BIESZCZADY / PODKARPACIE. "Chatka Puchatka", czyli najwyżej położone schronisko w Bieszczadach nazywane niegdyś "Tawerną", ma nowego właściciela. Pieczę nad jednym z najpopularniejszych miejsc w Bieszczadach przejmuje Bieszczadzki Park Narodowy.
Gospodarzem "Chatki Puchatka" mimo zmiany właściciela pozostanie jednak Lutek Pińczuk - najstarszy stażem goprowiec i legenda Bieszczadów. Polskie Towarzystwo Turystyczno - Krajoznawcze, które do niedawna zarządzało obiektem postanawia jednak z powrotem odzyskać nad nim kontrolę, tym razem w drodze postępowania administracyjnego.

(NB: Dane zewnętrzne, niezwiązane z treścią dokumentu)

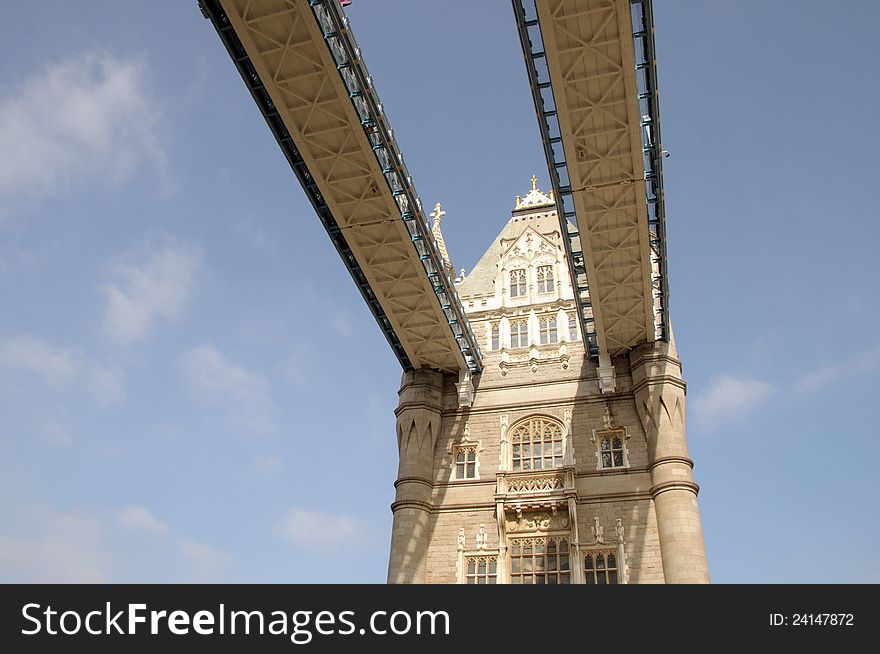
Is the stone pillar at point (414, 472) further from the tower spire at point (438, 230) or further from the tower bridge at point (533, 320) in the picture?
the tower spire at point (438, 230)

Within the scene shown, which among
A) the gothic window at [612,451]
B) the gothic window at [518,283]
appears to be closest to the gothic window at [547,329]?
the gothic window at [518,283]

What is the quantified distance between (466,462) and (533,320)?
8292 mm

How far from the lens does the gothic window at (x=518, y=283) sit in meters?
39.3

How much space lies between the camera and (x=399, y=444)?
3394cm

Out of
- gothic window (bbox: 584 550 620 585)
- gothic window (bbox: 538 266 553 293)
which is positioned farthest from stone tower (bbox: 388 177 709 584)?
gothic window (bbox: 538 266 553 293)

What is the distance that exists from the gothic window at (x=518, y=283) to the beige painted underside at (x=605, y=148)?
776 cm

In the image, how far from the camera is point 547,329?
37.1 metres

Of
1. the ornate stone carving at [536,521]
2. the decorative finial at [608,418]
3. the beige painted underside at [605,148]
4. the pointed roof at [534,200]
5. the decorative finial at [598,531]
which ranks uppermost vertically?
the pointed roof at [534,200]

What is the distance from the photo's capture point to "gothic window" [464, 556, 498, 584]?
3034 cm

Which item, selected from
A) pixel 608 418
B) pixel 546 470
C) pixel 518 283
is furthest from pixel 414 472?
pixel 518 283

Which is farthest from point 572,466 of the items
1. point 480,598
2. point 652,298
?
point 480,598

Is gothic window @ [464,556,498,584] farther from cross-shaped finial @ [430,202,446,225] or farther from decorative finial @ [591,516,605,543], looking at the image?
cross-shaped finial @ [430,202,446,225]

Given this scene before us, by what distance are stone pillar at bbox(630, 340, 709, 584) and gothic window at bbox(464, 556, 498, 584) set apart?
269 inches

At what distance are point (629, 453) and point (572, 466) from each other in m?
2.49
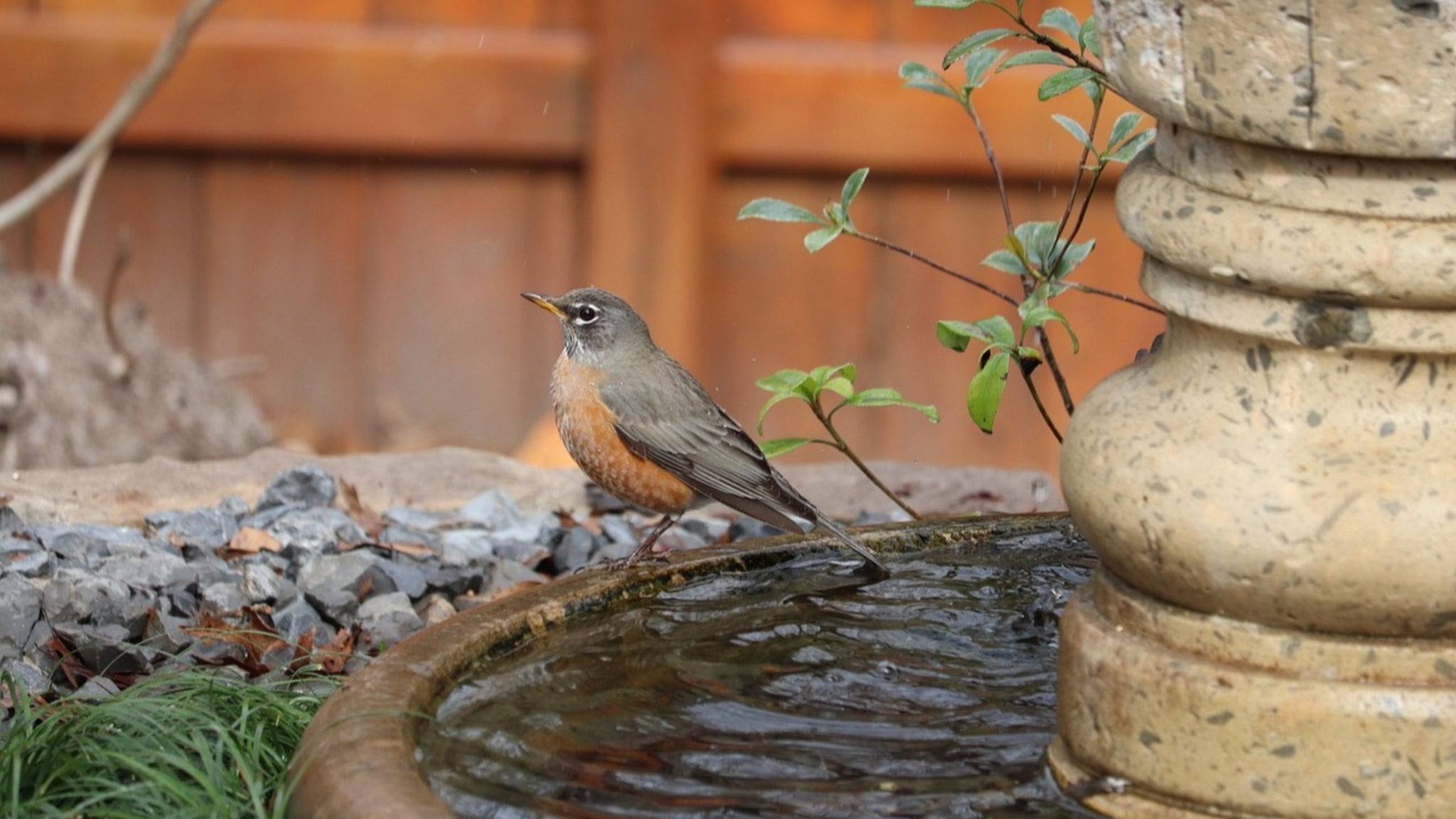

- Schronisko na pewno nie zostanie zamknięte. Na razie poszukujemy funduszy, aby w przyszłości móc realizować zadania turystyczne i edukacyjne. "Chatka Puchatka" nadal pozostanie małym schroniskiem, ze względu na brak możliwości doprowadzenia wody do obiektu. Więcej informacji na temat środków zewnętrznych będziemy posiadać bliżej końca roku - komentuje inż. Leopold Bekier, dyrektor Bieszczadzkiego Parku Narodowego.
Konflikt pomiędzy dyrekcją Bieszczadzkiego Parku Narodowego, a PTTK trwa około 19 lat. Ostatecznie Sąd Cywilny przyznał prawo do "Chatki Puchatka" BPN, a decyzja ta została wyegzekwowana przez komornika 24 lipca 2015.
Chatkę czekają spore modernizacje w celu unowocześnienia obiektu, jednak miłośnicy wypoczynku w bieszczadzkich górach powinni spać spokojnie. Niezwykły klimat tego miejsca z pewnością nie zostanie naruszony.